Pulls a community-defined RAG-style prompt template (likely expects context and question as input keys).

In [25]:
prompt = hub.pull("rlm/rag-prompt")

## 4.3. LLM

Sets up an OpenAI chat model with deterministic output (temperature=0).

In [26]:
llm = ChatOpenAI(model_name="gpt-3.5-turbo", temperature=0)

## 4.4. Create RAG Chain:

Composes a chain where:
 - The prompt is filled with context and question.
 - The LLM generates an answer.
 - The result is parsed to a clean string.


In [27]:
rag_chain = prompt | llm | StrOutputParser()

## 4.5. Test Run

Runs the chain with a test question: "agent memory" and a docs variable (not defined in the snippet but assumed to be a list of retrieved documents with .page_content attributes).

In [28]:
question = "agent memory"
generation = rag_chain.invoke({"context": docs, "question": question})
print(generation)

I don't know.


## 4.6. Create Generate Node

This function is a reusable wrapper for the RAG process.
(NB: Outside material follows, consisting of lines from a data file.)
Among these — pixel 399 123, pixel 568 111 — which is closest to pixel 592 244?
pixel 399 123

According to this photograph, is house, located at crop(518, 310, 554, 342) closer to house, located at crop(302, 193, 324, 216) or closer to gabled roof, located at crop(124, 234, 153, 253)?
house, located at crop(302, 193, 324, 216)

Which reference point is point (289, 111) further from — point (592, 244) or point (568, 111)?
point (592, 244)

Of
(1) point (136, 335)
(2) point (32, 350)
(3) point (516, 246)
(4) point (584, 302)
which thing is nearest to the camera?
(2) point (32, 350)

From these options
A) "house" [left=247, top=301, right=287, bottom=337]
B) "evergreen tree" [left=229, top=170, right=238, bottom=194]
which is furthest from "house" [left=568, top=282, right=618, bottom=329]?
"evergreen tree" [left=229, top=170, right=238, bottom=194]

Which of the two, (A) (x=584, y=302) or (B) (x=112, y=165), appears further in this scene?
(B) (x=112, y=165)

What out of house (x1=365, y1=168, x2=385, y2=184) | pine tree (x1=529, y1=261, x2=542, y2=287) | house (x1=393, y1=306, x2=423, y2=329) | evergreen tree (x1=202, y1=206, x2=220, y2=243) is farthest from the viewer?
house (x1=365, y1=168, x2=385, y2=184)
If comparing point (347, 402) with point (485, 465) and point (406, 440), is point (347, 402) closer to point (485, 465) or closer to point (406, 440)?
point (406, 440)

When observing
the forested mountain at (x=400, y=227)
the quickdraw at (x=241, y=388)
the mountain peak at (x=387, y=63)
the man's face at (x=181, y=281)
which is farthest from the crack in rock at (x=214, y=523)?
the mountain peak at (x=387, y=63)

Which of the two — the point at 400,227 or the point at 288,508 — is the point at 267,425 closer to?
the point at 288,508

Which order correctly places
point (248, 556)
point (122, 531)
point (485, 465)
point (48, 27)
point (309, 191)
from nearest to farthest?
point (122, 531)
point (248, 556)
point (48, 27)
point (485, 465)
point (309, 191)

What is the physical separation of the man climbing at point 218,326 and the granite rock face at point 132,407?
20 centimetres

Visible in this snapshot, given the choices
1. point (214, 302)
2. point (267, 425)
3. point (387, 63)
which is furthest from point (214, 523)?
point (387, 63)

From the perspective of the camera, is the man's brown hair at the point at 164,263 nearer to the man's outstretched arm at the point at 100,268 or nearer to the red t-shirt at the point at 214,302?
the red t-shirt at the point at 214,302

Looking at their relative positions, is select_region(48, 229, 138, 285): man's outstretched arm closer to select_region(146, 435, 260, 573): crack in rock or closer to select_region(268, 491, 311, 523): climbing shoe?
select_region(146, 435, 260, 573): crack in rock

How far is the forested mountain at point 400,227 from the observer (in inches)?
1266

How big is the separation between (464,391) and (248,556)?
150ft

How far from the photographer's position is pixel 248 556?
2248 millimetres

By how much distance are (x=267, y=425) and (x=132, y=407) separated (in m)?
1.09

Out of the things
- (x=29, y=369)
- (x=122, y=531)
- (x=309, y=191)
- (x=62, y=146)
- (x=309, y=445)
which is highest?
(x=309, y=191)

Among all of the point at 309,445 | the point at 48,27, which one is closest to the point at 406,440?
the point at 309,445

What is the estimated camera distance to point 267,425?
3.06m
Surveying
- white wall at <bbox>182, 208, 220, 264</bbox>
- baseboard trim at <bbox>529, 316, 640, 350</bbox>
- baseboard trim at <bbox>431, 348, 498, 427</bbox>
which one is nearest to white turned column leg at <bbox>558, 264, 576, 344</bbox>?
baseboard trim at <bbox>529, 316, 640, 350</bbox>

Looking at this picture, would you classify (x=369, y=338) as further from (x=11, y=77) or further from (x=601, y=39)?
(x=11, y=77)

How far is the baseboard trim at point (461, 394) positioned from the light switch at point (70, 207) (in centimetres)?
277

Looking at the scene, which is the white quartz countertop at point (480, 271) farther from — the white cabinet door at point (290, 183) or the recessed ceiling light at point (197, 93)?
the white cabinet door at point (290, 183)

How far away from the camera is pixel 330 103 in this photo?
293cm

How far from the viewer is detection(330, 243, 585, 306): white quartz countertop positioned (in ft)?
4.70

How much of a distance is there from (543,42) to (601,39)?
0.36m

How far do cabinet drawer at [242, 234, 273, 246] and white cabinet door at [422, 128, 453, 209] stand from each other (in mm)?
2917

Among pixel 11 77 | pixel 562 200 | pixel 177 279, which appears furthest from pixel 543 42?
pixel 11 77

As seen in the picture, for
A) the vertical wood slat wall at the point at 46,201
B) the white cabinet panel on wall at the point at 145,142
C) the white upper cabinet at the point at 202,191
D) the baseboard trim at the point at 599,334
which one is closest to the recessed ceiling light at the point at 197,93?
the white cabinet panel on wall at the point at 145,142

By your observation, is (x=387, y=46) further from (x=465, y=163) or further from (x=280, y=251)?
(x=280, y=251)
It:  
Takes a state dictionary with:  
 - "question": the query string.  
 - "documents": the list of documents.  

Passes them to the rag_chain.  
Returns an updated state that includes:  
 - Original question  
 - Original documents  
 - Generated answer under the "generation" key.  

In [29]:
def generate(state):
    """
    Generate answer

    Args:
        state (dict): The current graph state

    Returns:
        state (dict): New key added to state, generation, that contains LLM generation
    """
    print("---GENERATE---")
    question = state["question"]
    documents = state["documents"]

    # RAG generation
    generation = rag_chain.invoke({"context": documents, "question": question})
    return {"documents": documents, "question": question, "generation": generation}

# 5. [Decision] - Hallucination and Answer Grader

1. **Hallucination Detection** — Is the answer grounded in the provided documents?
2. **Answer Relevance** — Does the answer address the user's question?

We'll use OpenAI's `gpt-3.5-turbo` model and leverage **structured output** via Pydantic-based schemas to grade the responses.


## 5.1. Define a Binary Scoring Schema for Hallucinations


We use a Pydantic `BaseModel` to define the output format of our hallucination grader.

- If the generation is **grounded in the facts**, we return `"yes"`.
- If not, we return `"no"`.

This schema helps the LLM return consistent, structured outputs.

In [30]:
class GradeHallucinations(BaseModel):
    """Binary score for hallucination present in generation answer."""

    binary_score: str = Field(
        description="Answer is grounded in the facts, 'yes' or 'no'"
    )

## 5.2. Setup the LLM Grader with Structured Output

We instantiate a ChatOpenAI model and configure it to return structured responses conforming to the GradeHallucinations schema.

In [31]:
llm = ChatOpenAI(model="gpt-3.5-turbo-0125", temperature=0)
structured_llm_grader = llm.with_structured_output(GradeHallucinations)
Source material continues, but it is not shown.